• **SOURCE DOCUMENT**
Begin

[Openchemistry-developers] Computational Chemistry Web Repository discussion
Nitish Garg
nitish.garg.6174 at gmail.com
Fri Apr 28 06:00:27 EDT 2017
Hi all,
When dockerizing my application, I was initially installing cclib using
apt-get. But then, *import cclib.io <http://cclib.io>* was failing
(although *import cclib.parser* works fine). Things work fine when I setup
cclib from source itself.
So I want to confirm if cclib.io is not included in the apt-get package.
Also, is there any other way I can install complete cclib in docker image
without keeping the source code? I believe it is not pip installable
currently.
Regards
Nitish Garg
On Thu, Apr 13, 2017 at 4:59 AM, Nitish Garg <nitish.garg.6174 at gmail.com>
wrote:
> Hi all,
>
> This mail is in continuation to the discussion over my GSOC proposal for
> the "Computational Chemistry Web Repository" project.
> (The groundwork for this project can be found at :
> https://github.com/nitish6174/cclib-web)
>
> Please note the issue in MOPAC parser as mentioned at bottom of mail.
>
> The schema looks like a good start. Where are you getting the IUPAC names?
>> If you haven't found an online resource or library that automatically
>> determines them, I don't know how often they'd be used. Out of the hundreds
>> of calculations I've ever run, I never figured out the IUPAC name for any.

End

• **STORED ROWS**
Begin

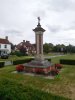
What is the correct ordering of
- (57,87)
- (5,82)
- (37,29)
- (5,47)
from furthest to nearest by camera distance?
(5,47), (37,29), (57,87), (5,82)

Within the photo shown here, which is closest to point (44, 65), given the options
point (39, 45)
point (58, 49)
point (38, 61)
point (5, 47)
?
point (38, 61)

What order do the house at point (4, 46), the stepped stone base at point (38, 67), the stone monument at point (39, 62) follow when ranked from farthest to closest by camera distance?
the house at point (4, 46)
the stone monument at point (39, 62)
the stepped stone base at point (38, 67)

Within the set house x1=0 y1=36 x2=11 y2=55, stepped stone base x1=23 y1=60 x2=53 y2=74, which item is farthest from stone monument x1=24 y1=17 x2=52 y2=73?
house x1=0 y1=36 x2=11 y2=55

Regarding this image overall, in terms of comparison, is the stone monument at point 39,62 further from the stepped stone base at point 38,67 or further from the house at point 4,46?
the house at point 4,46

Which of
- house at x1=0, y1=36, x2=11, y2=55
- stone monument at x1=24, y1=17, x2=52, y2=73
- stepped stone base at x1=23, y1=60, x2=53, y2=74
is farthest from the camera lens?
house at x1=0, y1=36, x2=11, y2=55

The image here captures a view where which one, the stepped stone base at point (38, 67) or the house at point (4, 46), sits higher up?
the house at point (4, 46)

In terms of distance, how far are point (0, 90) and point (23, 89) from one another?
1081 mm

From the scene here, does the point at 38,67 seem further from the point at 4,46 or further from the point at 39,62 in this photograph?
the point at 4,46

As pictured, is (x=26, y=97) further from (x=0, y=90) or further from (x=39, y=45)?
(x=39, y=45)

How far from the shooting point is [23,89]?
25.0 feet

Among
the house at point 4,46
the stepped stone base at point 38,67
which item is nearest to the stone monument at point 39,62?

End
Begin

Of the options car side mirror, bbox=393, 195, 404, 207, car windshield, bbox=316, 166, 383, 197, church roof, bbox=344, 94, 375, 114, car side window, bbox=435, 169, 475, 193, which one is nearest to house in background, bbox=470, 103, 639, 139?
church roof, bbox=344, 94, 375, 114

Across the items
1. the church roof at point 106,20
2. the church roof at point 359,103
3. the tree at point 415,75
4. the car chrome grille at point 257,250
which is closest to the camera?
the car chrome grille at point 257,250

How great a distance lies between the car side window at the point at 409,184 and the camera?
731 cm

End

• **WHAT TO WORK ON**
(a) Copy from the cclib email the stretch from "[Openchemistry-developers] Computational Chemistry" through "from source itself.".
(b) Rewrite the records from the line containing "What is the correct ordering of" through the line containing "(5,47), (37,29), (57,87), (5,82)", keeping every line in full and adding 34 to each coordinate in the answers. Give only those lines.
The cclib email and the records are unrelated material.

• **RESULTS OF THE EXERCISE**
(a)
[Openchemistry-developers] Computational Chemistry Web Repository discussion
Nitish Garg
nitish.garg.6174 at gmail.com
Fri Apr 28 06:00:27 EDT 2017
Hi all,
When dockerizing my application, I was initially installing cclib using
apt-get. But then, *import cclib.io <http://cclib.io>* was failing
(although *import cclib.parser* works fine). Things work fine when I setup
cclib from source itself.

(b)
What is the correct ordering of
- (57,87)
- (5,82)
- (37,29)
- (5,47)
from furthest to nearest by camera distance?
(39,81), (71,63), (91,121), (39,116)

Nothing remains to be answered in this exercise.